+++ Selected text

I’m a bit lost on what’s happening here, my guess was it overwrites the LSTMs with the LSTMs w/ Dropouts, and later only forward pass through the LSTMs w/ Dropouts?

This issue seems kind of related here

I’ve also tried manually fitting with straight PyTorch like this:

# this is a hack for now... not sure if this messes up the graph somewhere by doing this
opt_params = [par for par in model.parameters() if par.is_leaf]
optimizer = torch.optim.Adam(opt_params, lr=learning_rate)

y_pred = model(x)

for t in range(5):
    y_pred = model(x)[0]
    loss = loss_fn(y_pred, y)
    print(t, loss.item())

This only works when I ignore “non-leaf” tensors, but I’m not sure if I’m breaking something by ignoring them.

I guess my ultimate question is

  1. Am I understanding correctly what’s happening with the LSTMs and LSTM Dropouts
  2. Is it correct to ignore the non-leaf tensors like I’m doing manually?
  3. If it’s ok to ignore the non-leaf, is there a way to do something like that through the Learner() framework?

I’m guessing you’re missing an initial reset(), if everything else is similar to the get_language_model method.

That seems to have worked! Now I just feel silly that’s what it was… :sweat_smile:

Thanks so much @sgugger for having an answer for everything I’ve asked on the forum!

It just helps properly initialize those RNN modules.
You’re very welcome, glad I can help!

Hi, I followed the tutorial about text model on fastai V1. But instead of fine tuning the WT103_1 model, I’d like to create a new model. But I got the error: ‘can not optimize a non-leaf Tensor’ as follows:
path = untar_data(URLs.IMDB_SAMPLE)
data_lm = TextLMDataBunch.from_csv(path)
learn = language_model_learner(data_lm, drop_mult=0.5)

Sorry to bother you, but I searched a lot and did not know the reason.

The bug is fixed after updating the fastai version from 1.0.39 -> 1.0.40, .

1 Like

++++++

- [Stated exercise 1] In the records, replace "camera" with "viewer" and change nothing else. Begin at the line that has "How much distance" and continue through the end of the records.

+++ Records to process

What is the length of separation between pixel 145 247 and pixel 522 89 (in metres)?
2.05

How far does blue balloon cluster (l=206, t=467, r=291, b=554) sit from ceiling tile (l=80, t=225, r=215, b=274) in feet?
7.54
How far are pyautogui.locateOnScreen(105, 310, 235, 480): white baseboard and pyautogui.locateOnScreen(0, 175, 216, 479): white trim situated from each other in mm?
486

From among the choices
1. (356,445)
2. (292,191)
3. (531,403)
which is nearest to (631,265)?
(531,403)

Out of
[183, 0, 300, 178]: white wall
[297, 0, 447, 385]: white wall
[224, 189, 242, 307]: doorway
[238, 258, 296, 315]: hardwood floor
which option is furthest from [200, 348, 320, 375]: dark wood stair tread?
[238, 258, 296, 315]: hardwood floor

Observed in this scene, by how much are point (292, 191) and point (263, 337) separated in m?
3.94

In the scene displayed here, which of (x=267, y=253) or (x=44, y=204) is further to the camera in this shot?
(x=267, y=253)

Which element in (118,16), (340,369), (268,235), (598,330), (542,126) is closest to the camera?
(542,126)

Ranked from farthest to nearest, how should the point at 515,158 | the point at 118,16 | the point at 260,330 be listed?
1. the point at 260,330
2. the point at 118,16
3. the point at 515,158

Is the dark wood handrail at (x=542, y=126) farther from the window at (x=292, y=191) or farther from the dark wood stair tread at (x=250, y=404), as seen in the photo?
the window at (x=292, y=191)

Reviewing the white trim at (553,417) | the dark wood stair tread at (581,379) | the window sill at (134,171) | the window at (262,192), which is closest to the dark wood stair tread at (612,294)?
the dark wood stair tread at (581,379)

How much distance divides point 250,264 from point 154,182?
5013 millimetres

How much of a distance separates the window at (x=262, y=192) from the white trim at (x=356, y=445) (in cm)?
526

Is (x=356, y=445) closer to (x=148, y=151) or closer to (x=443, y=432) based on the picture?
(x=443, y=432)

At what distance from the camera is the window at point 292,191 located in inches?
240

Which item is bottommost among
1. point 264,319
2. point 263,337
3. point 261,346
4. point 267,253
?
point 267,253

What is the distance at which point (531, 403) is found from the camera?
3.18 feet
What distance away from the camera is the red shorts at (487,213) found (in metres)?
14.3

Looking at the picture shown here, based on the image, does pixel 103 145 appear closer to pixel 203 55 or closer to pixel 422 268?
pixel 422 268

++++++

- [Stated exercise 2] According to the forum thread, what version update fixed the "can not optimize a non-leaf Tensor" error?

- [Complete answer 1]
How much distance divides point 250,264 from point 154,182?
5013 millimetres

How much of a distance separates the window at (x=262, y=192) from the white trim at (x=356, y=445) (in cm)?
526

Is (x=356, y=445) closer to (x=148, y=151) or closer to (x=443, y=432) based on the picture?
(x=443, y=432)

At what distance from the viewer is the window at point 292,191 located in inches?
240

Which item is bottommost among
1. point 264,319
2. point 263,337
3. point 261,346
4. point 267,253
?
point 267,253

What is the distance at which point (531, 403) is found from the viewer?
3.18 feet
What distance away from the viewer is the red shorts at (487,213) found (in metres)?
14.3

Looking at the picture shown here, based on the image, does pixel 103 145 appear closer to pixel 203 55 or closer to pixel 422 268?
pixel 422 268

- [Complete answer 2] Updating fastai from version 1.0.39 to 1.0.40.